# EI Dosing large tanks - lots of work? ecologically responsible?



## pastabatman (Oct 14, 2006)

Hi,
I'm contemplating doing a large planted tank, and want it to be a real show piece. I've been reading a little here about the EI fertilization regime, and I'm wondering two things:

1. What will it be like doing a weekly 50% water change for a 100-150 gallon tank that is *not* next to a drain & water source (tank will be in room next to kitchen).

2. Should I feel any ecological guilt about dumping 75 gallons of nutrient rich water into the environment every week?

I'm guessing the answer to #2 is that the amount of nutrients is peanuts compared to most other sources, but I just wondered if anyone else ever considered it.

I have to admit, the EI regime goes a little against what I had originally envisioned, i.e., a relatively stable tank requiring little in the way of regular maintenance aside from 20% water changes, grooming, and cleaning.

Dave


----------



## shewey (Jun 19, 2006)

Hi Dave,

I use a 10 or 15 metre hose to pump my tank water straight out the door and into the garden. I'd rather do that than just pump it straight down the drain.
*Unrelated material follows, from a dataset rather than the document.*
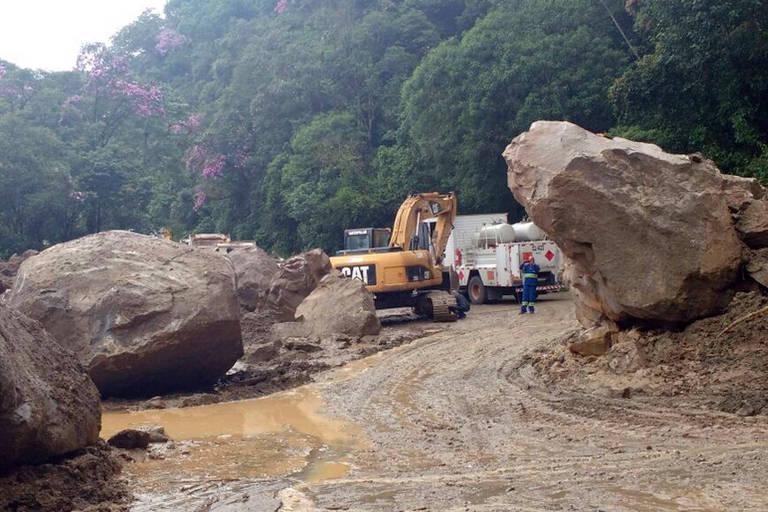Funcionários do DER (Departamento de Estradas de Rodagem) tentam desobstruir a rodovia Mogi-Bertioga, em São Paulo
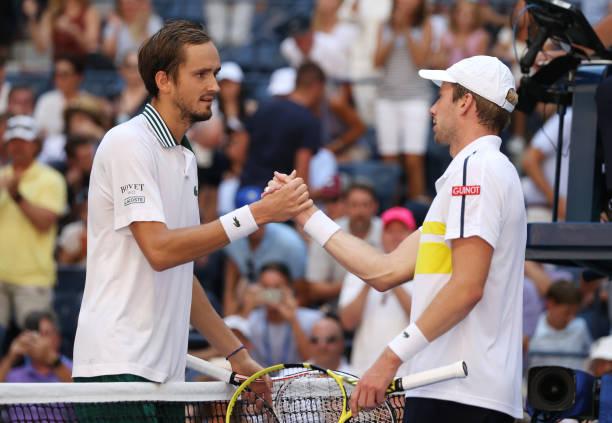 Daniil Medvedev of Russia shakes hand with Botic van de Zandschulp of Netherlands during his Men's Singles quarterfinals match after defeating van de...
You can also use the long hose to pump the water back from your water source and into the tank. When you have to cart buckets back and forth you tend to get a bit lazy on the water changes as its such a pain in the butt, but if you can make it as easy as possible then you don't tend to skip a week.

Cheers,
Mark.


----------



## krisw (Jan 31, 2005)

> 1. What will it be like doing a weekly 50% water change for a 100-150 gallon tank that is not next to a drain & water source (tank will be in room next to kitchen).


Buy a "Python." It's an off-the-shelf solution to what shewey described, that can be hooked up to most sinks, or your garden hose. It's probably the best $25-$50 I've ever spent. ;-)



> 2. Should I feel any ecological guilt about dumping 75 gallons of nutrient rich water into the environment every week?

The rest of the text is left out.